In the image below, the words (corpus of IMDB reviews) are first arranged in continuous columns. However, when the words are flattened into a 1d vector, they are flattened horizontally. (i.e. 35, 7 33 … 22, 3885, 21587). If i am not wrong, this is not a comprehensible sequence of words fed into the RNN. Could I know why is this so?

o?

davecazz · February 23, 2018, 2:32am

Hi Nuke,

The words are tokenized before being sent into the RNN. so each number represents a word, space, or other language element.

not sure how it tokenized your example, but 35 could be space, 12 could be the word ‘and’, etc

anuclearbomb · February 23, 2018, 2:38am

Hi Dave,

Thanks for the tip.

This is a screenshot from Jeremy’s notebook and in the video lecture, he said that the corpus was arranged continuously in vertical columns. I.e. column 1 is one long sentence while column 2 continues where column 1 ends. Hopefully I am not wrong at this.

However, the lower part of the image shows that the 77x64 array is flattened into a size 4928 vector, in the order of 35,7,33…22,2885,21587 . My question is that this doesnt seem to be a comprehensible (at least to human) way of arranging the words fed into the RNN. Is there a reason for this?

Thanks.

davecazz · February 23, 2018, 3:03am

so they have the same size. just the second one is flattened. 77x64 = 4928

in the first matrix, sequences are ordered from top (first word) to bottom (77th word), while each column is a batch that gets computed in parallel.
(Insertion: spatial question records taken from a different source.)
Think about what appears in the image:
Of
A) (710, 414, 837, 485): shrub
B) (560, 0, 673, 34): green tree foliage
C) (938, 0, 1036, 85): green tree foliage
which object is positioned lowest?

the second matrix represents the first matrix shifted by one one element in each sequence. so the top row of the top matrix is shifted out of the matrix.

if you look at the sequence of numbers in the second matrix. 35, 7, 33… and then look at the numbers in the second column of the first 35, 7, 33… you’ll see they match. when the second matrix was flattened the elements will be ordered one row after the other.

anuclearbomb · February 23, 2018, 3:08am

Guess i cant describe my problem clearly without actually running the notebook to get an index to words demostraton .

I will try to phrase my question in a better way once I can run the notebook. Thanks a lot Dave!

davecazz · February 23, 2018, 3:31am

if you’re saying looking at those numbers is like looking at the matrix and that it’s impossible to easily see what they are. then yes. it’s not really human readable.

but you can look at the TEXT.vocab.itos and stoi dictionaries to figure out what words are actually represented in the array. there are a couple of samples in the notebook for converting arrays to strings.